The bulk of your portfolio should be in funds that avoid both credit and duration risk
Investing in the past year’s winner is a loser’s strategy in any category of mutual funds, but it can be especially harmful in debt funds. Long-duration funds were the best-performing category on the debt side over the past year with an average return of 12.13 per cent. However, if you are thinking of investing in this category to partake of those returns, perish the thought. As market conditions change, you could well end up with losses in these funds.
Direction of rates uncertain: Fund managers today have differing views on where interest rates are headed. Some believe longer-term bond yields are set to rise in 2020. “Due to growth improving and inflation rising both globally and domestically, the 10-year government bond yield may inch up towards the 7 per cent mark from the current level of around 6.6 per cent over next three-four quarters,” says Maneesh Dangi, chief investment officer–fixed income, Aditya Birla Sun Life Asset Management Company (AMC).

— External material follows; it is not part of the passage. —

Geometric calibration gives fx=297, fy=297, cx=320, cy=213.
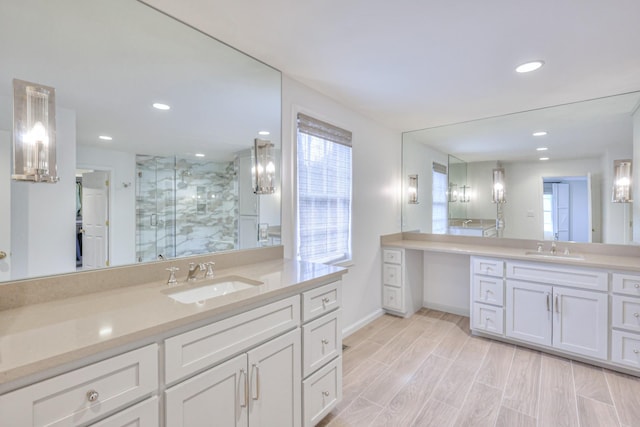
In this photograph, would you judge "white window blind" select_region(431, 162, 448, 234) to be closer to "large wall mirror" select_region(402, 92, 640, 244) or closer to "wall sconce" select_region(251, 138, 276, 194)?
"large wall mirror" select_region(402, 92, 640, 244)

Other debt fund managers think yields on longer-term bonds may continue to soften, at least for some more time. Suyash Choudhary, head-fixed income, IDFC AMC says term spreads (the difference in yield between one year- and longer-term bonds) are wide at present. “Purely from a valuation perspective, long-duration bonds look reasonably attractive. If the Reserve Bank of India (RBI) persists with its term spread targeting tool and the government unveils some sort of a roadmap to court offshore capital to finance part of its borrowing over the medium term, then the view on long-duration bonds would continue to be positive, at least for the next few months. But if the RBI pulls back from this strategy after a few months, then these bonds could turn volatile,” he says.
Clearly, in a scenario where there is no consensus on where interest rates are headed, retail investors need to stick to the safety-first principle. “Retail investors should anyway take risk in equity funds and seek safety and stability of returns from their debt-fund portfolio,” says Nikhil Banerjee, co-founder, Mintwalk.
Follow an allocation model: Instead of thinking tactically, retail investors need to shift to an asset allocation model even while building their debt-fund portfolio. Choudhary suggests dividing the portfolio into three buckets: liquidity, core and satellite. The liquidity bucket should be for cash management. Invest in liquid and overnight funds here. The bulk of an investor’s fixed-income allocation, irrespective of the stage of the financial market cycle one is in, should be in the core bucket. "The defining feature of the core bucket should be that it should carry modest credit and duration risk," says Choudhary. Funds that invest in AAA and sovereign bonds with a maturity of up to four-five years would fall in this category. That would include money market to short- and medium-duration funds.
Finally, there is the satellite bucket. It can be higher on credit or duration risk but should form a residual or smaller part of the allocation. If an investor has the appetite, he may take some amount of duration or credit risk here by investing in an actively managed dynamic bond fund, which has proven its ability to consistently manage the interest-rate cycle over the past 10-15 years.
Investors could allocate around 10-15 per cent of their money in the liquidity bucket, 60 per cent in the core bucket, and 20 per cent in the satellite bucket.
Avoid duration and credit risk: With little certainty on where longer-term interest rates are headed, investors should avoid taking duration calls. Says Banerjee: “Only seasoned investors, who have a view on the macro economy, or have an advisor, should take duration calls. Most retail investors should stay away from longer-duration funds.” If yields on longer-duration bonds rise, they could end up incurring a loss in these funds.
On the credit side, the markets have witnessed a lot of dislocation over the past year-and-a-half. With the economy in slowdown mode, the credit scenario remains precarious. More incidents of credit defaults cannot be ruled out. Hence, this is not the time for investors to pursue high-yield strategies, like credit risk funds (that invest in lower-rated papers).
The safe zone: Corporate bond spreads vis-à-vis government bonds are high currently. If liquidity sustains at high levels, yields on one- to three-year corporate bonds rated AAA and AA may even drop a little. “Invest in funds that target one- to three-year AAA and AA bonds. A person with a one-year horizon may opt for a low-duration fund while someone having a two- to three-year horizon may opt for a corporate bond fund,” says Dangi. The corporate bond fund should have a quality portfolio invested in AAA papers dominated by public-sector companies.
Take risk only at the margins: Opportunity beckons on the credit side. Several companies have withstood both tight liquidity conditions and the economic slowdown well. Their papers have stayed AA throughout this turbulent period. What is notable is that they have survived and not witnessed downgrades despite the difficult environment of the past few quarters. These are companies that have a dominant position in the market, are not laden with excessive debt, and also have management of decent quality. Dangi suggests opting for funds that invest in such papers. Typically, AAA papers in the PSU space having two- to three-year duration are trading at about 6.50-6.75 per cent. These AA papers are yielding 8.5-9 per cent, so investors can earn about two percentage points extra. They do come with some risk, however. Investors ready for it may go for dynamic bond funds trying to capture this opportunity.